Unlike Television Explorer, there is only one dashboard option available for the GDELT AI Television Explorer for now (single search). The Television AI Explorer offers several advanced features beyond those of the Television Explorer. It allows searches using visual entities, recognizing around 12,000 distinct objects and activities via Google's Cloud Video API. It also analyzes station-provided human-transcribed closed captions through Google's Cloud Natural Language API to identify underlying concepts and topics. Additionally, it uses Automated Speech Recognition (ASR) to create more complete and accurate machine-generated transcripts, provides keyword searches of station-provided captions, and transcribes on-screen text using OCR for keyword searching.


Similar to the Television Explorer users can select from a variety of displays to summarize their results. Options include volume timelines presented as streamgraphs or heatmaps, station and show charts to gauge coverage, and word clouds showcasing key spoken words. These word clouds include ASR WordCloud for machine-generated spoken word transcripts, Caption WordCloud for human-produced spoken word transcripts, Caption NLP WordCloud for topics analyzed by Google's Natural Language API, OCR WordCloud for on screen text, and Visual WordCloud for visual entities identified by Google's Video API. Users can export these charts and word clouds in different formats: CSV, JSON, embed code, URL link, or as an image file. Additionally, users can explore the top matching seconds of airtime, providing a concise overview of relevant content. You have the option to save the top clips as a URL link, CSV file, JSON file, RSS feed, JSONFeed, or as an embed code.

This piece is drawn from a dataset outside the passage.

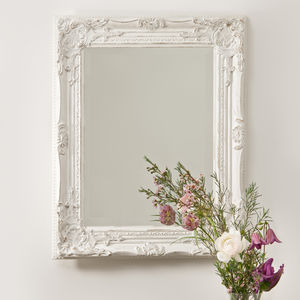Beautifull Distressed Vintage Style Wall Mirror - home accessories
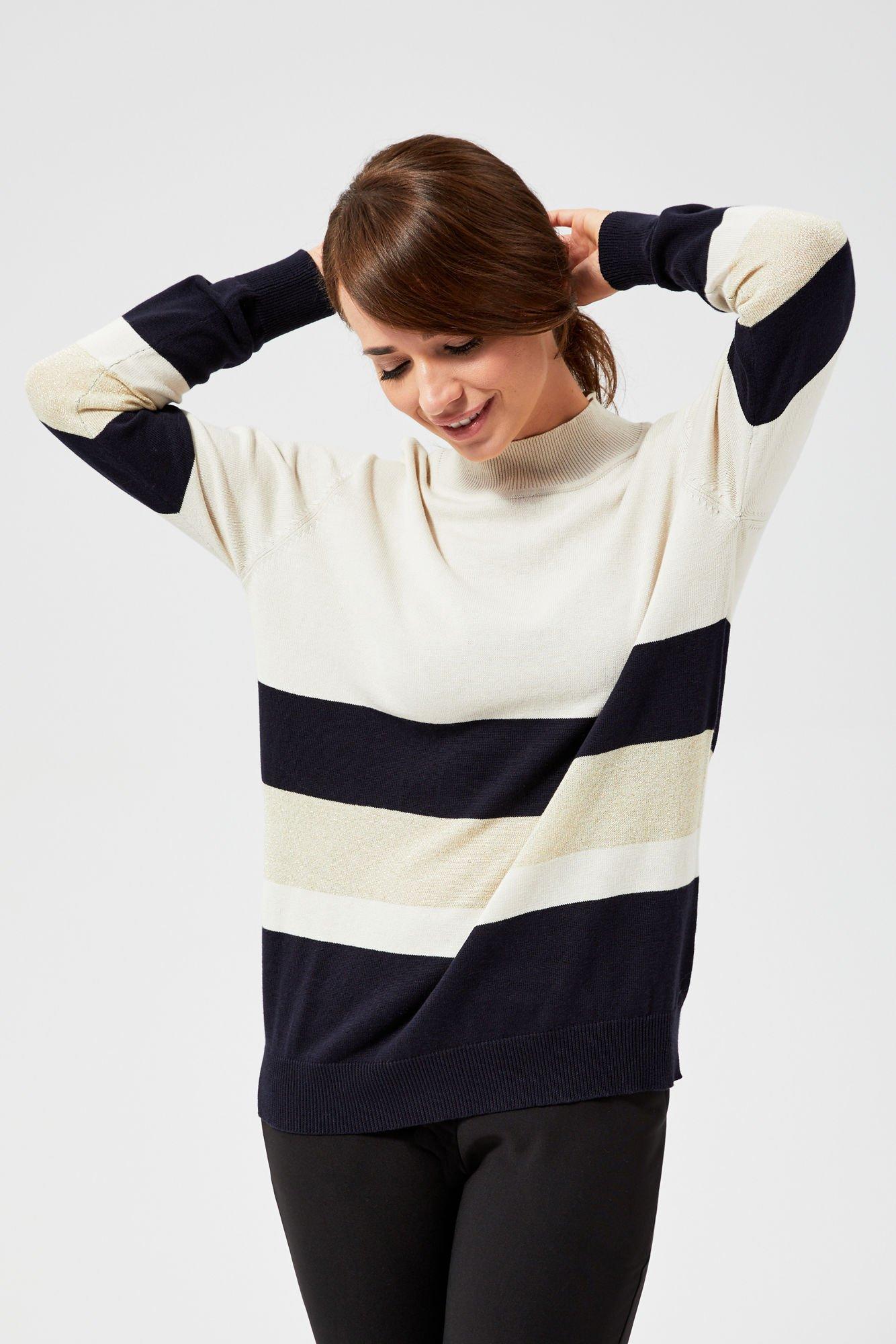 Sweter w paski z metaliczną nitką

For instance, if we want to search for news coverage about missing aircraft, we could look for the visual object 'aircraft' and the term 'missing' in captions and on-screen text. The visual dashboard, as shown in Figure 3, illustrates this input search for uncovering news episodes about missing aircraft. This approach can be adapted with different combinations to achieve the desired results. Figure 4 shows the visual dashboard with some output charts on the left, including a word cloud of visual entities and top clips on the right.


Figure 3: Screenshot of the visual dashboard showing the input search used to uncover news episodes about missing aircraft.


Figure 4: Screenshot of the visual dashboard displaying some output charts (left), including a visual entities word cloud and top clips (right), for the visual object search of 'aircraft' and the term 'missing' in captions and on-screen text.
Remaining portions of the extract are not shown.